Now imagine that for each component, you used a random number generator to determine its type (service, library, etc.) and its method of communication. Often these are linked—for example, a code library is designed to be invoked via a local procedure call, and a service is not. That’s okay; we’ll pick, randomly, from the methods that reasonably apply to each component.
You’ve probably already realized that getting these components to work together will be a challenge. Different components require different implementation technologies, tooling, and deployment. We’ll have lots of mismatches when we try to wire components up, and we’ll have to translate between local calls and remote calls and message-passing and function invocation. In starting with randomness, we’ve constructed a system that lacks any fundamental organization. Fortunately, this system exists only in our imagination.

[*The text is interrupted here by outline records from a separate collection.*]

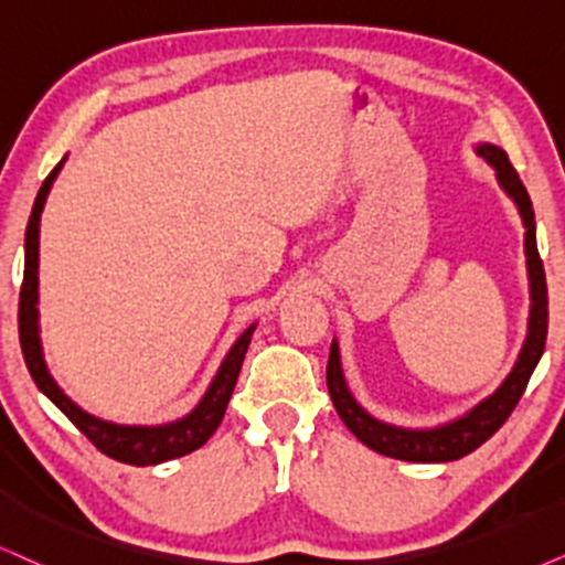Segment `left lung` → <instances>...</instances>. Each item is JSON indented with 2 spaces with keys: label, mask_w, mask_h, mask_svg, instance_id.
Listing matches in <instances>:
<instances>
[{
  "label": "left lung",
  "mask_w": 565,
  "mask_h": 565,
  "mask_svg": "<svg viewBox=\"0 0 565 565\" xmlns=\"http://www.w3.org/2000/svg\"><path fill=\"white\" fill-rule=\"evenodd\" d=\"M477 156L495 169V180L501 190L516 203V211L521 221H524V255H526V274H530V323H526V339L521 344L516 365L505 381L498 385L488 398L475 404L472 409L461 417L451 419V423L438 427H398L388 425L383 419H375L365 406H362L349 391L344 370H341V354L339 344H331V354H328V394L333 398L335 412L344 419V425L352 430L356 438L365 443L373 451L391 456V459L402 461H419V463H440V461H456L461 456L472 454L480 448L492 433L501 427L513 406L519 404L521 394H524L526 383L537 367L542 352H545L547 339V284H545V268H542L540 253H537V226H534V211L530 192L521 184L516 169L511 167L509 156L503 148L492 146V142H480L475 148Z\"/></svg>",
  "instance_id": "8db88e82"
}]
</instances>
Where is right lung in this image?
I'll list each match as a JSON object with an SVG mask.
<instances>
[{"instance_id":"add662e5","label":"right lung","mask_w":565,"mask_h":565,"mask_svg":"<svg viewBox=\"0 0 565 565\" xmlns=\"http://www.w3.org/2000/svg\"><path fill=\"white\" fill-rule=\"evenodd\" d=\"M67 156L56 163L52 174L41 184L39 195H35L31 218L25 226V270H23V287H20V312H18V328H20V349H23L28 373L39 385V391L49 402L56 404L64 417L88 438L98 451L117 459L122 463H132V467H151V463H161L169 459H180L203 446L205 440L216 433V427L224 419L226 404H230L234 385H237L242 360H245L249 339H253L255 326L253 323L239 333L230 352L213 375V381L205 391L203 398L195 404V409L184 417L174 419L167 425H117L109 419L88 414L83 406H77L64 391L56 385V381L49 373L44 349H41V328H39V234H41V213H44L49 190L60 174Z\"/></svg>"}]
</instances>
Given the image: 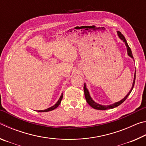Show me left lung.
Wrapping results in <instances>:
<instances>
[{
    "label": "left lung",
    "mask_w": 146,
    "mask_h": 146,
    "mask_svg": "<svg viewBox=\"0 0 146 146\" xmlns=\"http://www.w3.org/2000/svg\"><path fill=\"white\" fill-rule=\"evenodd\" d=\"M118 33V35L119 36V38L122 40L123 42L125 43V46L127 47V54L128 55L131 57L133 58V54L131 52V50L130 48L128 46V44L127 43V41L125 40V38L124 37V36L121 33V32L120 31H118L117 32ZM135 78H136V71L135 73V77H134V81H133V86H132V88L131 90H130V91L129 92V93L127 94V95L125 96V97L123 98L122 100H121L120 101L118 102H116L115 104H113L112 105H109V106H102V105H100L94 102V101L92 100V98H91L90 95V93H89V91L87 90V88L86 87V84H84V95H85V98H86V100L87 101V102L88 103V104L90 105L91 108H93L94 109H95V110H109V109H113L114 108L117 107V106H120L121 104H122L124 101L127 99V98L128 96L129 95V94L131 92V91L133 90V88L134 87V85H135Z\"/></svg>",
    "instance_id": "left-lung-1"
}]
</instances>
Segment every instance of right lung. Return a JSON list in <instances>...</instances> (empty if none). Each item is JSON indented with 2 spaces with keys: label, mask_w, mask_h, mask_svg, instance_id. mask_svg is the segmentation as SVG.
I'll use <instances>...</instances> for the list:
<instances>
[{
  "label": "right lung",
  "mask_w": 146,
  "mask_h": 146,
  "mask_svg": "<svg viewBox=\"0 0 146 146\" xmlns=\"http://www.w3.org/2000/svg\"><path fill=\"white\" fill-rule=\"evenodd\" d=\"M62 97H63V94H62L60 98H59V100H58V102H56L53 106H52V107L49 108L48 109H46V110H40V111H38V112H48V111H52L53 110H55V109L57 108L58 106H59V104H60L61 100H62Z\"/></svg>",
  "instance_id": "1"
}]
</instances>
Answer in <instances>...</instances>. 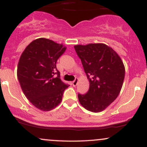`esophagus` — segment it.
<instances>
[{
    "label": "esophagus",
    "mask_w": 147,
    "mask_h": 147,
    "mask_svg": "<svg viewBox=\"0 0 147 147\" xmlns=\"http://www.w3.org/2000/svg\"><path fill=\"white\" fill-rule=\"evenodd\" d=\"M78 81H79V79L77 78H76L75 80L72 82V85H73L74 86H76L77 85V83H78Z\"/></svg>",
    "instance_id": "esophagus-1"
}]
</instances>
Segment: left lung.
Segmentation results:
<instances>
[{
  "label": "left lung",
  "instance_id": "8db88e82",
  "mask_svg": "<svg viewBox=\"0 0 147 147\" xmlns=\"http://www.w3.org/2000/svg\"><path fill=\"white\" fill-rule=\"evenodd\" d=\"M90 83L87 93L78 94L79 103L89 111L99 113L117 97L122 89L125 68L122 59L104 43L74 46Z\"/></svg>",
  "mask_w": 147,
  "mask_h": 147
}]
</instances>
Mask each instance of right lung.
<instances>
[{
    "label": "right lung",
    "instance_id": "obj_1",
    "mask_svg": "<svg viewBox=\"0 0 147 147\" xmlns=\"http://www.w3.org/2000/svg\"><path fill=\"white\" fill-rule=\"evenodd\" d=\"M65 50L63 44L39 38L32 41L21 55L17 67L18 82L25 97L39 110L49 111L56 108L69 86L61 80L56 66Z\"/></svg>",
    "mask_w": 147,
    "mask_h": 147
}]
</instances>
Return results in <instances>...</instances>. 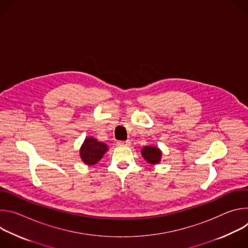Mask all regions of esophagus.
Masks as SVG:
<instances>
[{
	"label": "esophagus",
	"instance_id": "34e87169",
	"mask_svg": "<svg viewBox=\"0 0 248 248\" xmlns=\"http://www.w3.org/2000/svg\"><path fill=\"white\" fill-rule=\"evenodd\" d=\"M130 144V141L126 140V141H118L117 145L118 146H128Z\"/></svg>",
	"mask_w": 248,
	"mask_h": 248
}]
</instances>
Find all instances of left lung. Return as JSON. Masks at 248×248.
<instances>
[{"mask_svg":"<svg viewBox=\"0 0 248 248\" xmlns=\"http://www.w3.org/2000/svg\"><path fill=\"white\" fill-rule=\"evenodd\" d=\"M141 155H142L147 163L151 165L159 164L162 159V151L160 150V148L151 145L144 146L141 149Z\"/></svg>","mask_w":248,"mask_h":248,"instance_id":"8db88e82","label":"left lung"}]
</instances>
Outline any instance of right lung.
<instances>
[{
    "label": "right lung",
    "mask_w": 248,
    "mask_h": 248,
    "mask_svg": "<svg viewBox=\"0 0 248 248\" xmlns=\"http://www.w3.org/2000/svg\"><path fill=\"white\" fill-rule=\"evenodd\" d=\"M108 145L100 142L92 136H87L79 149L81 161L87 166L96 165L108 151Z\"/></svg>",
    "instance_id": "right-lung-1"
}]
</instances>
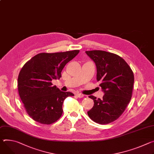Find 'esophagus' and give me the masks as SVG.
Returning a JSON list of instances; mask_svg holds the SVG:
<instances>
[{
    "mask_svg": "<svg viewBox=\"0 0 154 154\" xmlns=\"http://www.w3.org/2000/svg\"><path fill=\"white\" fill-rule=\"evenodd\" d=\"M76 96H77L78 97H80V98H82V97H83V96H84V95H83V94H82V93H77V94H76Z\"/></svg>",
    "mask_w": 154,
    "mask_h": 154,
    "instance_id": "esophagus-1",
    "label": "esophagus"
}]
</instances>
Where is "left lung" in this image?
Returning a JSON list of instances; mask_svg holds the SVG:
<instances>
[{
	"label": "left lung",
	"instance_id": "1",
	"mask_svg": "<svg viewBox=\"0 0 154 154\" xmlns=\"http://www.w3.org/2000/svg\"><path fill=\"white\" fill-rule=\"evenodd\" d=\"M85 53L96 64V79L104 93L102 99L89 96L94 106L87 114L94 122L107 124L119 119L129 104L134 74L127 62L117 54L102 50Z\"/></svg>",
	"mask_w": 154,
	"mask_h": 154
}]
</instances>
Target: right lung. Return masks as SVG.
Returning <instances> with one entry per match:
<instances>
[{
    "label": "right lung",
    "mask_w": 154,
    "mask_h": 154,
    "mask_svg": "<svg viewBox=\"0 0 154 154\" xmlns=\"http://www.w3.org/2000/svg\"><path fill=\"white\" fill-rule=\"evenodd\" d=\"M79 53L72 50L41 53L23 66L18 78V89L23 106L30 117L42 124L57 121L63 114V103L72 93L53 86V79H60L65 65Z\"/></svg>",
    "instance_id": "1"
}]
</instances>
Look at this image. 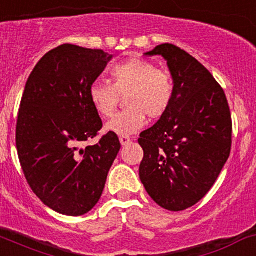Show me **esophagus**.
Instances as JSON below:
<instances>
[{"mask_svg": "<svg viewBox=\"0 0 256 256\" xmlns=\"http://www.w3.org/2000/svg\"><path fill=\"white\" fill-rule=\"evenodd\" d=\"M119 140H120V144H122V146H126V144H128L131 142V138L128 136H120Z\"/></svg>", "mask_w": 256, "mask_h": 256, "instance_id": "34e87169", "label": "esophagus"}]
</instances>
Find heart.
<instances>
[{
	"mask_svg": "<svg viewBox=\"0 0 256 256\" xmlns=\"http://www.w3.org/2000/svg\"><path fill=\"white\" fill-rule=\"evenodd\" d=\"M112 84L96 80L90 88V99L94 109L103 116L114 114L120 96L126 94L128 108L108 121L106 130L116 135L135 134L150 119L162 118L174 98V80L170 74L140 56H132L112 67Z\"/></svg>",
	"mask_w": 256,
	"mask_h": 256,
	"instance_id": "b5f03b06",
	"label": "heart"
}]
</instances>
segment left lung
I'll use <instances>...</instances> for the list:
<instances>
[{"mask_svg":"<svg viewBox=\"0 0 256 256\" xmlns=\"http://www.w3.org/2000/svg\"><path fill=\"white\" fill-rule=\"evenodd\" d=\"M144 55L166 61L174 98L157 124L140 135V179L156 204L182 211L210 192L230 157V106L208 70L186 51L162 44Z\"/></svg>","mask_w":256,"mask_h":256,"instance_id":"obj_1","label":"left lung"}]
</instances>
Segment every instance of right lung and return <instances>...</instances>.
<instances>
[{
    "label": "right lung",
    "instance_id": "add662e5",
    "mask_svg": "<svg viewBox=\"0 0 256 256\" xmlns=\"http://www.w3.org/2000/svg\"><path fill=\"white\" fill-rule=\"evenodd\" d=\"M112 58L64 44L40 58L24 88L16 130L22 169L42 202L61 214L82 216L96 205L120 150L112 132L78 146L103 128L90 88Z\"/></svg>",
    "mask_w": 256,
    "mask_h": 256
}]
</instances>
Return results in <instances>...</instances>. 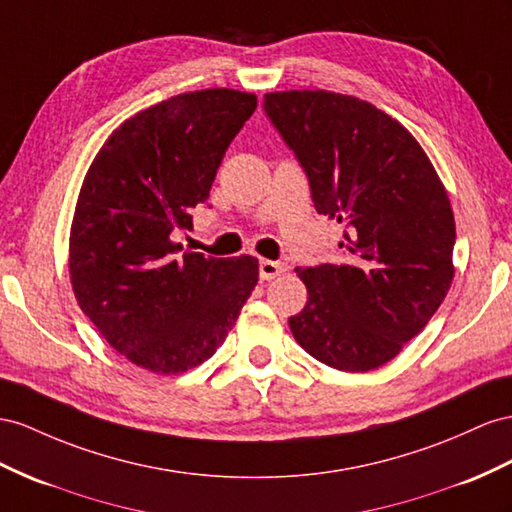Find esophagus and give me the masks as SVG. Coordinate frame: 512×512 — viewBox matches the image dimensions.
Here are the masks:
<instances>
[{"label":"esophagus","mask_w":512,"mask_h":512,"mask_svg":"<svg viewBox=\"0 0 512 512\" xmlns=\"http://www.w3.org/2000/svg\"><path fill=\"white\" fill-rule=\"evenodd\" d=\"M287 266L281 264V261H272V259H261L259 261V277L261 281H272L277 279L281 272H285Z\"/></svg>","instance_id":"obj_1"}]
</instances>
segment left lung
Wrapping results in <instances>:
<instances>
[{"label": "left lung", "instance_id": "obj_1", "mask_svg": "<svg viewBox=\"0 0 512 512\" xmlns=\"http://www.w3.org/2000/svg\"><path fill=\"white\" fill-rule=\"evenodd\" d=\"M264 110L305 168L318 214L344 227L339 264L296 268L309 298L290 318L292 335L329 368H381L452 285L448 192L411 131L368 101L279 90Z\"/></svg>", "mask_w": 512, "mask_h": 512}]
</instances>
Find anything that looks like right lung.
<instances>
[{
    "mask_svg": "<svg viewBox=\"0 0 512 512\" xmlns=\"http://www.w3.org/2000/svg\"><path fill=\"white\" fill-rule=\"evenodd\" d=\"M253 93L170 97L116 127L84 177L69 238L77 305L142 370L181 374L214 355L255 290L251 255L205 257L173 242L192 229Z\"/></svg>",
    "mask_w": 512,
    "mask_h": 512,
    "instance_id": "add662e5",
    "label": "right lung"
}]
</instances>
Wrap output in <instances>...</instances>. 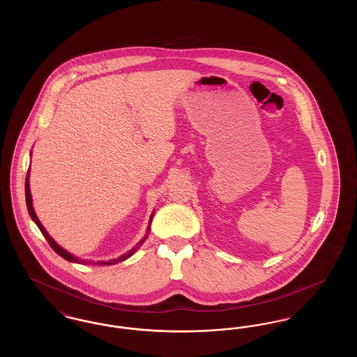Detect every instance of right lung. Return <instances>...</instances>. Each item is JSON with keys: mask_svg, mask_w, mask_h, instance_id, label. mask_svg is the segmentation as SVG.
<instances>
[{"mask_svg": "<svg viewBox=\"0 0 357 357\" xmlns=\"http://www.w3.org/2000/svg\"><path fill=\"white\" fill-rule=\"evenodd\" d=\"M29 172H31V169L28 170V174H26V179H25V199H26V207H28V211H29V215H31V218H32V221L37 225V227L40 229V231L43 233V236L45 237V239L48 241V243L51 245L52 249L57 253V255H60V257H63L64 259H67L69 262H75V264H83V265H86V264H93V265H115V264H118V262H123V261H126L127 258H130L131 255L135 253L136 250L143 245V242L147 239L149 237V234H150V229H151V221H153V213L151 214V217H150V222H149V226H147V230H146V234H144V237L142 238L137 243H136L135 246L130 250V252H127V253H124L123 255H120L118 258H114V259H109V261H91V259H82V258H79V257H76V255H70L69 252H67L64 248H61L53 238L50 236V233L44 229V226L41 225V222L38 221V218H37V215H36V213H34L33 208V201H32V194H31V186H29Z\"/></svg>", "mask_w": 357, "mask_h": 357, "instance_id": "right-lung-1", "label": "right lung"}]
</instances>
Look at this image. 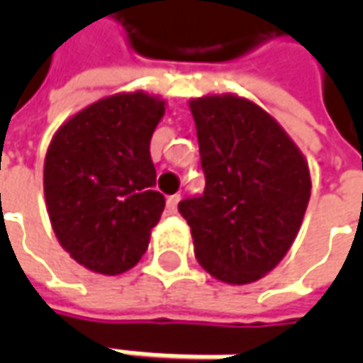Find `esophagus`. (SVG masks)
Returning a JSON list of instances; mask_svg holds the SVG:
<instances>
[{
	"instance_id": "obj_1",
	"label": "esophagus",
	"mask_w": 363,
	"mask_h": 363,
	"mask_svg": "<svg viewBox=\"0 0 363 363\" xmlns=\"http://www.w3.org/2000/svg\"><path fill=\"white\" fill-rule=\"evenodd\" d=\"M177 202H179V194H174L167 198V212L169 214H175L177 212Z\"/></svg>"
}]
</instances>
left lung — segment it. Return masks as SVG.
I'll return each instance as SVG.
<instances>
[{
    "label": "left lung",
    "mask_w": 363,
    "mask_h": 363,
    "mask_svg": "<svg viewBox=\"0 0 363 363\" xmlns=\"http://www.w3.org/2000/svg\"><path fill=\"white\" fill-rule=\"evenodd\" d=\"M206 188L182 200L198 262L218 281L255 283L286 255L305 216L309 165L285 129L234 96L189 101Z\"/></svg>",
    "instance_id": "8db88e82"
}]
</instances>
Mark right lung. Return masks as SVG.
<instances>
[{
    "label": "right lung",
    "instance_id": "add662e5",
    "mask_svg": "<svg viewBox=\"0 0 363 363\" xmlns=\"http://www.w3.org/2000/svg\"><path fill=\"white\" fill-rule=\"evenodd\" d=\"M163 113L160 96L121 92L82 108L50 143V222L64 250L89 271L121 274L145 255L165 208L149 153Z\"/></svg>",
    "mask_w": 363,
    "mask_h": 363
}]
</instances>
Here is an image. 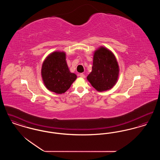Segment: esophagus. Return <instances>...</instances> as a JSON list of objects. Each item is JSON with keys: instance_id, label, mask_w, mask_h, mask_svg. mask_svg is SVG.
<instances>
[{"instance_id": "obj_1", "label": "esophagus", "mask_w": 160, "mask_h": 160, "mask_svg": "<svg viewBox=\"0 0 160 160\" xmlns=\"http://www.w3.org/2000/svg\"><path fill=\"white\" fill-rule=\"evenodd\" d=\"M79 76H80V77H82V78H85V75L83 74V73H80Z\"/></svg>"}]
</instances>
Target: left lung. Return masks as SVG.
<instances>
[{
  "label": "left lung",
  "instance_id": "8db88e82",
  "mask_svg": "<svg viewBox=\"0 0 160 160\" xmlns=\"http://www.w3.org/2000/svg\"><path fill=\"white\" fill-rule=\"evenodd\" d=\"M119 66L114 54L101 47L94 54L92 71L87 77L92 86L98 91L111 89L117 82Z\"/></svg>",
  "mask_w": 160,
  "mask_h": 160
}]
</instances>
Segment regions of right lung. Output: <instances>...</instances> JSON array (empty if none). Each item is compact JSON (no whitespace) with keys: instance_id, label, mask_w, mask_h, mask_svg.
<instances>
[{"instance_id":"add662e5","label":"right lung","mask_w":160,"mask_h":160,"mask_svg":"<svg viewBox=\"0 0 160 160\" xmlns=\"http://www.w3.org/2000/svg\"><path fill=\"white\" fill-rule=\"evenodd\" d=\"M65 58V53L53 52L42 66L41 74L46 88L56 93L65 92L76 79V75L70 72Z\"/></svg>"}]
</instances>
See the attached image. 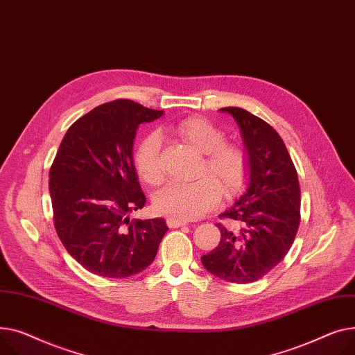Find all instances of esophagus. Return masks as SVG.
Listing matches in <instances>:
<instances>
[{
	"mask_svg": "<svg viewBox=\"0 0 355 355\" xmlns=\"http://www.w3.org/2000/svg\"><path fill=\"white\" fill-rule=\"evenodd\" d=\"M166 223H168L169 227H179V226L187 225L186 220H182V219H178V218H173V216H169L168 219H166Z\"/></svg>",
	"mask_w": 355,
	"mask_h": 355,
	"instance_id": "1",
	"label": "esophagus"
}]
</instances>
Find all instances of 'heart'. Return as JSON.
<instances>
[{
  "label": "heart",
  "mask_w": 355,
  "mask_h": 355,
  "mask_svg": "<svg viewBox=\"0 0 355 355\" xmlns=\"http://www.w3.org/2000/svg\"><path fill=\"white\" fill-rule=\"evenodd\" d=\"M172 130L203 153L199 179L183 183L171 182L155 195L156 211L182 220L200 218L225 196L238 193L245 186L251 162L248 152L236 143H229L222 129L203 117H186L176 121ZM160 137L150 133L140 141L135 166L141 180L157 184L163 179L160 164Z\"/></svg>",
  "instance_id": "obj_1"
}]
</instances>
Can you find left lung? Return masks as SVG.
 <instances>
[{
  "label": "left lung",
  "mask_w": 355,
  "mask_h": 355,
  "mask_svg": "<svg viewBox=\"0 0 355 355\" xmlns=\"http://www.w3.org/2000/svg\"><path fill=\"white\" fill-rule=\"evenodd\" d=\"M239 124L251 162L246 192L219 215V245L202 257L220 279L249 284L263 278L288 254L301 222L297 169L278 132L239 107H223Z\"/></svg>",
  "instance_id": "obj_1"
}]
</instances>
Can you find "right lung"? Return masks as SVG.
I'll return each instance as SVG.
<instances>
[{
    "label": "right lung",
    "mask_w": 355,
    "mask_h": 355,
    "mask_svg": "<svg viewBox=\"0 0 355 355\" xmlns=\"http://www.w3.org/2000/svg\"><path fill=\"white\" fill-rule=\"evenodd\" d=\"M162 114L117 98L77 119L60 143L49 180L54 227L67 252L94 275L141 272L168 232L163 218L129 219L146 203L133 164L135 135L140 123Z\"/></svg>",
    "instance_id": "add662e5"
}]
</instances>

No one works this way, and every real system has some fundamental organization to it. The fundamental organization of a system often is, to some extent, imposed by external factors. For example, if you’re building a mobile application, your elements will primarily be libraries and they’ll mostly communicate via local procedure calls. In contrast, if you’re building a cloud-based product, you might organize your system around services.
When speaking of the architecture of a system, however, we are generally referring to a fundamental organization that goes beyond these external constraints. For example, cloud services necessarily communicate via the network. Is that communication organized as request-response or message-passing? Any system that chooses one method over the other is fundamentally organized around that specific approach.
Figure 1.1 illustrates the impact of each approach to establishing a system’s fundamental organization. As illustrated in the leftmost diagram, a randomized system consists of different types of components (indicated by different shapes) communicating via different mechanisms (indicated by different line types), and with arbitrary relationships. External constraints tend to dictate component types and communication mechanisms, as indicated by the uniformity of shapes and line types in the middle diagram. However, external constraints rarely impose organization on relationships within the system. The final diagram, on the right side of Figure 1.1, illustrates a system with a clear fundamental organization. It uses a consistent component type, consistent communication mechanism, and has structured relationships.
Figure 1.1 Levels of fundamental organization. A random system (left) has a mix of component and relationship types. Most systems are subject to at least some external constraints (middle) on those types. Organized systems (right) bring additional consistency through further constraints.